RNA-seq, as a tool for uncovering molecular mechanisms, has been widely utilized.47,48 Similarly, after demonstrating that IR780@O2 NBs-induced TNBC cell death through the pyroptosis pathway, we performed RNA-seq analysis on the cells before and after treatment, with the aim of revealing the intrinsic mechanisms by which this method induced pyroptosis. Among the most significant differentially expressed genes, some were widely demonstrated to be associated with pyroptosis, such as TNF and IL, while there were few reports linking CSF and CXCL to pyroptosis, suggesting they might be potential targets for inducing pyroptosis.21,49 In various enrichment analyses, “response to reactive oxygen species” and “HIF-1 signaling pathway” exhibited significant differences, which from one aspect demonstrated that the methods employed in this study could induce pyroptosis in TNBC through ROS and also alleviate tumor hypoxia.
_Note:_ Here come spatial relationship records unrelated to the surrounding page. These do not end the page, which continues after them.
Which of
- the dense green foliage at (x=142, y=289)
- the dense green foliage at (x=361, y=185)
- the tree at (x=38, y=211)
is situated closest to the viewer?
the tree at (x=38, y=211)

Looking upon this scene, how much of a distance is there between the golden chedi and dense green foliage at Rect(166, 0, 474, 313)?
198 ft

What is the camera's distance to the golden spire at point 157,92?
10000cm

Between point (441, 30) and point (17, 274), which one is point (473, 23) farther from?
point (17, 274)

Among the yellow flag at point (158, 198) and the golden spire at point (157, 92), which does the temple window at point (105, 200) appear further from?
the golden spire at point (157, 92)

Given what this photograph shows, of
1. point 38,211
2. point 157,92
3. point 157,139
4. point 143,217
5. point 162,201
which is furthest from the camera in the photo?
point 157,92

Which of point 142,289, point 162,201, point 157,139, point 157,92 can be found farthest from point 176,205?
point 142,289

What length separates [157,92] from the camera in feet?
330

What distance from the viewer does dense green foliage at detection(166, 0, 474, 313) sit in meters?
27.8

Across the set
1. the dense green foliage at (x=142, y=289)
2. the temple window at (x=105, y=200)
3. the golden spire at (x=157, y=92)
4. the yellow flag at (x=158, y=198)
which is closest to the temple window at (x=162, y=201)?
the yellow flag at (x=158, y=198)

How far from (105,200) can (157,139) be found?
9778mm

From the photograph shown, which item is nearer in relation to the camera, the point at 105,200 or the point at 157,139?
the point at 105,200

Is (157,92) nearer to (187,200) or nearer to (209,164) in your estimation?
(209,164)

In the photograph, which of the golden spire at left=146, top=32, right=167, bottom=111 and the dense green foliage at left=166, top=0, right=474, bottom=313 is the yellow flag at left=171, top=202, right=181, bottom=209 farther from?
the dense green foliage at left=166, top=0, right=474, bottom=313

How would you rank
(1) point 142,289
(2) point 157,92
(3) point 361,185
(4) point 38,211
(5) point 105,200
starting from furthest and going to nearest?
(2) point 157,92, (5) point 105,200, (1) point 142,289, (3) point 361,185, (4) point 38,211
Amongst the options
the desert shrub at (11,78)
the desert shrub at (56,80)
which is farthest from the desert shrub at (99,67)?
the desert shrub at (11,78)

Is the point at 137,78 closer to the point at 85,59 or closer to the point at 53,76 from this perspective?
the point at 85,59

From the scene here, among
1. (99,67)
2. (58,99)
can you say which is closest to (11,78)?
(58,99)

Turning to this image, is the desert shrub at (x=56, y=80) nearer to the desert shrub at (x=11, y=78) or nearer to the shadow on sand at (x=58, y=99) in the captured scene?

Additionally, the changes in “TNF signaling pathway”, “interferon alpha/beta signaling”, and “interleukin signaling” indicated that the methods used in this study had the potential to induce tumor immune responses, which was consistent with the occurrence of pyroptosis.19,50 It was noteworthy that cell senescence played an important role in the development of tumors, and there was significant difference between before and after treatment in this study, suggesting a potential link between senescence and pyroptosis, which had rarely been reported in previous studies.51,52
Although this study successfully prepared IR780@O2 NBs and verified their ability to induce pyroptosis in TNBC cells, there were still some shortcomings. The particle size of IR780@O2 NBs utilized in this study was slightly larger than that of conventional nanoparticles, which might affect the application in vivo, and it should be further optimized to reduce particle size in the future. According to the literature reports, TNBC mainly underwent pyroptosis through non classical pathways. This study only verified the expression of caspase-3/GSDME, and did not detect the expression of caspase-1/GSDMD related proteins, lacking a certain degree of rigor. Subsequent experiments needed to improve the detection of classical pathway protein to verify whether caspase-1/GSDMD related proteins played a role in TNBC cell pyroptosis. In addition, this study only validated one type of TNBC cell line and conducted in vitro cell experiments. Further testing of multiple TNBC cell lines was needed, and in vivo experiments needed to be improved to make the experimental results more convincing.
Conclusions
In this study, IR780@O2 NBs, which possessed photoacoustic dual response characteristics as well as the capability to ameliorate hypoxia, was successfully synthesized. Additionally, it was confirmed that IR780@O2 NBs- mediated SPDT could induce the death of TNBC cells through the pyroptosis pathway. The in-depth mechanism revealed that CSF and CXCL could be potential targets for the occurrence of pyroptosis in TNBC cells, and cellular senescence might be a biological process closely related to pyroptosis. In general, this study explored a new nanoplatform to improve hypoxia and enhance pyroptosis, and revealed potential targets of pyroptosis in TNBC, which might provide certain value for future research.
Funding
This research was supported by the National Natural Science Foundation of China (grant number 82171953) and the Fundamental Research Funds for the Provincial Universities (grant number 2021-KYYWF-0251).
Disclosure
The authors declare that there are no conflicts of interest regarding this study.